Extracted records
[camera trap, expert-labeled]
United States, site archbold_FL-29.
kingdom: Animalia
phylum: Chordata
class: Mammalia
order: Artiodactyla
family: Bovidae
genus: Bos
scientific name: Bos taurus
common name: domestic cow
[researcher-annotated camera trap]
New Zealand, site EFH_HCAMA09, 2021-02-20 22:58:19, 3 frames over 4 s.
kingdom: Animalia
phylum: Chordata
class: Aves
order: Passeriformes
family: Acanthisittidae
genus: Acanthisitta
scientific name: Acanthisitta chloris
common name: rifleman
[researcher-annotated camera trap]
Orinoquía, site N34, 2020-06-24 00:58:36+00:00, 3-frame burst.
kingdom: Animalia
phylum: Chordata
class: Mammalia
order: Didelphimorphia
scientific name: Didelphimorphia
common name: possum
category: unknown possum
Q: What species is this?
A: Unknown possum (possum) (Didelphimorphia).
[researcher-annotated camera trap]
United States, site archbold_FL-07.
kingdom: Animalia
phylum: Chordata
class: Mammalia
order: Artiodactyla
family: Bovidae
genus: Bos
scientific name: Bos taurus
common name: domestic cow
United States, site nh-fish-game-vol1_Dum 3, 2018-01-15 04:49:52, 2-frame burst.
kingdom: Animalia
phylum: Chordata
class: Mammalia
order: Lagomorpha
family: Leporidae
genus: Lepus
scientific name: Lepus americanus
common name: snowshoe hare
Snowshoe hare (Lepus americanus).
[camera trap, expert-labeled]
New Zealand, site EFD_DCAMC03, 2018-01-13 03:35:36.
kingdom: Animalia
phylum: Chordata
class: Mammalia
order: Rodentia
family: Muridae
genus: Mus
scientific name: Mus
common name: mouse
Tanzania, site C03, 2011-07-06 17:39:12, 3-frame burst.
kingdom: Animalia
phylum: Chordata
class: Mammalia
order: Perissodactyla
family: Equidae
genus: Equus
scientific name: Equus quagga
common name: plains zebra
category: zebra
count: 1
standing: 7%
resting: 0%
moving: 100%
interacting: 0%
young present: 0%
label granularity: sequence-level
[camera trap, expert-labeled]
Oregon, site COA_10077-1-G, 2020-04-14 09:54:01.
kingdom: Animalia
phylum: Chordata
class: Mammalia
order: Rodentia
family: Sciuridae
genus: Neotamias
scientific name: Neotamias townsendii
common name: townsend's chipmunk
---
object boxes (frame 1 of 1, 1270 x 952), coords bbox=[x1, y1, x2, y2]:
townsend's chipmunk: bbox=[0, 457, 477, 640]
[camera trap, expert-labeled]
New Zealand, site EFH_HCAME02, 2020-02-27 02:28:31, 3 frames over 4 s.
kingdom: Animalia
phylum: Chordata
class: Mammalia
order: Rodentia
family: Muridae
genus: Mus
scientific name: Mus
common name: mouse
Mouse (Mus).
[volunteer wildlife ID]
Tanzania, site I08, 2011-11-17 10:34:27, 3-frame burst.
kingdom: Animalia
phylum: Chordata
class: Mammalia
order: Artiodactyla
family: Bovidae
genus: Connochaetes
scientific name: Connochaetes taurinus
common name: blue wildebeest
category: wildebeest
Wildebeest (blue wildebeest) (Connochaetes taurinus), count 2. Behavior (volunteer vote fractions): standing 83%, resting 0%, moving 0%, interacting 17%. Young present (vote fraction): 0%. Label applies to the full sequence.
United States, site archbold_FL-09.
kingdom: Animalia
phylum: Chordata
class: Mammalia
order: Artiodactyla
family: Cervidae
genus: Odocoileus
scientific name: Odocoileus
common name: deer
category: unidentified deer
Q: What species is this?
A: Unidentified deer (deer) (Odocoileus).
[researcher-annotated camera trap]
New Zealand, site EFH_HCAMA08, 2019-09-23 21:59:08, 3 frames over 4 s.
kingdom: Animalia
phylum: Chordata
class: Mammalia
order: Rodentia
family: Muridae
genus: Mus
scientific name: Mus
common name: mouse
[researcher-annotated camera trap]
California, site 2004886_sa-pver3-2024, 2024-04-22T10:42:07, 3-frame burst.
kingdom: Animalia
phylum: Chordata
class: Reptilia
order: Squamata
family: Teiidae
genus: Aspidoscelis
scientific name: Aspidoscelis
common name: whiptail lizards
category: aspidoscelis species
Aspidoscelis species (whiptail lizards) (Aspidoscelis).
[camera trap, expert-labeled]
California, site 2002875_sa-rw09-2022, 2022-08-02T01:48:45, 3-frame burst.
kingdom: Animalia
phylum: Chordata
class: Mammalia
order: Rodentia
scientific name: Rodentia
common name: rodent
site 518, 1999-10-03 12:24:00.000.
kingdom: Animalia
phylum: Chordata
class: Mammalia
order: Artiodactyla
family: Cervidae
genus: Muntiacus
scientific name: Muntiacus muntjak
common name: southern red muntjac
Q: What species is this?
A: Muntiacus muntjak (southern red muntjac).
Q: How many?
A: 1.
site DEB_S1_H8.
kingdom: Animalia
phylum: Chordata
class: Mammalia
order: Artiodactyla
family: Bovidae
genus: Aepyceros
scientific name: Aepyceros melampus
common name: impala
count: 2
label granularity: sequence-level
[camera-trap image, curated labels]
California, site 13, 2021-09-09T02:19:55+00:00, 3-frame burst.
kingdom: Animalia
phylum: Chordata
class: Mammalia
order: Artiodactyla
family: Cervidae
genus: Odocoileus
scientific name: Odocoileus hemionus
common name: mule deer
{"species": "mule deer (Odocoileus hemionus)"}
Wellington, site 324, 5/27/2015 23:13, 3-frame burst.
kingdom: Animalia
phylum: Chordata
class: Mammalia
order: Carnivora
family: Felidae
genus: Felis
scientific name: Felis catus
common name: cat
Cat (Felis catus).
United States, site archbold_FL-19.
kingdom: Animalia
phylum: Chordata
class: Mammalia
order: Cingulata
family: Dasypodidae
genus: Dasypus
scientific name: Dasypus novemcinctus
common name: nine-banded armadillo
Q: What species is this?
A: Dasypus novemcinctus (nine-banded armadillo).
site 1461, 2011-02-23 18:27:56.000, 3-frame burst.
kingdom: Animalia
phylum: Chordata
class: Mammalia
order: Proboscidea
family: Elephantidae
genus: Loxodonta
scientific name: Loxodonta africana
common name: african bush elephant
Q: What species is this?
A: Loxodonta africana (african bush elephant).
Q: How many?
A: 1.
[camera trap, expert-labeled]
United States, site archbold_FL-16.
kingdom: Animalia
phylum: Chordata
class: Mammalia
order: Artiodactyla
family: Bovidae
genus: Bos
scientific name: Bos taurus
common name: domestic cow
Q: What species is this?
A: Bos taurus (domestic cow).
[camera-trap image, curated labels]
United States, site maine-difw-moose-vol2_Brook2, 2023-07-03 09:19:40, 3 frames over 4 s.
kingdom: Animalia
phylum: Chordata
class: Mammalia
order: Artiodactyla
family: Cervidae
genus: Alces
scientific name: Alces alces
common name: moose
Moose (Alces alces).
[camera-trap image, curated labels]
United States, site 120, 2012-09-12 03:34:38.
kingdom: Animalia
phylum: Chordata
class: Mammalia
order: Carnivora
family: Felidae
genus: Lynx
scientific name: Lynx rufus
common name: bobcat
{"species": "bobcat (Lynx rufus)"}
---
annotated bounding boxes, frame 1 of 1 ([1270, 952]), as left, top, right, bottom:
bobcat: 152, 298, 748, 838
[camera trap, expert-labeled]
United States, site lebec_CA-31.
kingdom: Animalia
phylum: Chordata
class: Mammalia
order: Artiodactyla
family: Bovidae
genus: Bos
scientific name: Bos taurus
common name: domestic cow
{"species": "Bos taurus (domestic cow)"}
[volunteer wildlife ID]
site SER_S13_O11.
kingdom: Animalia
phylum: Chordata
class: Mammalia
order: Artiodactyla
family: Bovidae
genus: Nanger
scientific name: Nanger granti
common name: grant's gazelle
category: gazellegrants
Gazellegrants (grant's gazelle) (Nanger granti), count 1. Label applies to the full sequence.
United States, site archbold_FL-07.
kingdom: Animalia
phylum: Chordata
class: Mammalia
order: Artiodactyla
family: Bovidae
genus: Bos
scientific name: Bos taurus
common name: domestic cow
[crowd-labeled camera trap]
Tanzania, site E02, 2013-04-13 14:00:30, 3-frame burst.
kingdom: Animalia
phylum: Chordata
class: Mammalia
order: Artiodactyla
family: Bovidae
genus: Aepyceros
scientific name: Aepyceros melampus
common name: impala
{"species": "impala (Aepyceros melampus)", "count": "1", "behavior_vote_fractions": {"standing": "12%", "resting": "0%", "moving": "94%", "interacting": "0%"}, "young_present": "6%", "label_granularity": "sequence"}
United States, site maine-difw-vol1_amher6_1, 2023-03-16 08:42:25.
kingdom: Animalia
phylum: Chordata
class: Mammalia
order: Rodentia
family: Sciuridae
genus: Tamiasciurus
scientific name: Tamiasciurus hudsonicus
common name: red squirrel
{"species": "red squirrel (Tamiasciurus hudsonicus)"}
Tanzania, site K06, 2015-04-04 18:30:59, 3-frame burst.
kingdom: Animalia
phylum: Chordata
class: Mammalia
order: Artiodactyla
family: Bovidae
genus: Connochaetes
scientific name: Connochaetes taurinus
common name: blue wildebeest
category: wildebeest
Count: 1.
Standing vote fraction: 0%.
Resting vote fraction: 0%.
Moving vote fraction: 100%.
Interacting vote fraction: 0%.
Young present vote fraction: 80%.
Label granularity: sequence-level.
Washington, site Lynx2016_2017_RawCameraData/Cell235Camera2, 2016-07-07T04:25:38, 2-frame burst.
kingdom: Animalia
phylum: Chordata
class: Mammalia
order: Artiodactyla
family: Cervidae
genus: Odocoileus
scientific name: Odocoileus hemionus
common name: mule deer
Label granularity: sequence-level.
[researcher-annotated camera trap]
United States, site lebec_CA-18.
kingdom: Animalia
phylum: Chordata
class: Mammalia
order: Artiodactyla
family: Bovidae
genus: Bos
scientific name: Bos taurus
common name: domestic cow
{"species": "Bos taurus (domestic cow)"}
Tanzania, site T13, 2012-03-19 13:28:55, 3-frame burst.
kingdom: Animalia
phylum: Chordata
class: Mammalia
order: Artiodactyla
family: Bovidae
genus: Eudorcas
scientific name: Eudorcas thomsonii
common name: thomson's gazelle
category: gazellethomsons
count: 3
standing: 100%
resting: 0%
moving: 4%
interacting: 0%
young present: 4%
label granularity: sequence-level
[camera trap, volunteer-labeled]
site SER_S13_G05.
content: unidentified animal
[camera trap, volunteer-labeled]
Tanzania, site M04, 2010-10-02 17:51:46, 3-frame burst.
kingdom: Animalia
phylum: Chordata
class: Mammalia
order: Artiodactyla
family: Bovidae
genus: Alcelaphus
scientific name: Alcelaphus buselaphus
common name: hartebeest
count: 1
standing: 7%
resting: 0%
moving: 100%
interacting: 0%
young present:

#### WORK TASK:
Begin at the line that has "order: Squamata" in the entries above; stop after the line that has "common name: rodent". Transcribe exactly those lines and no others.

#### RESPONSE AREA:
order: Squamata
family: Teiidae
genus: Aspidoscelis
scientific name: Aspidoscelis
common name: whiptail lizards
category: aspidoscelis species
Aspidoscelis species (whiptail lizards) (Aspidoscelis).
[camera trap, expert-labeled]
California, site 2002875_sa-rw09-2022, 2022-08-02T01:48:45, 3-frame burst.
kingdom: Animalia
phylum: Chordata
class: Mammalia
order: Rodentia
scientific name: Rodentia
common name: rodent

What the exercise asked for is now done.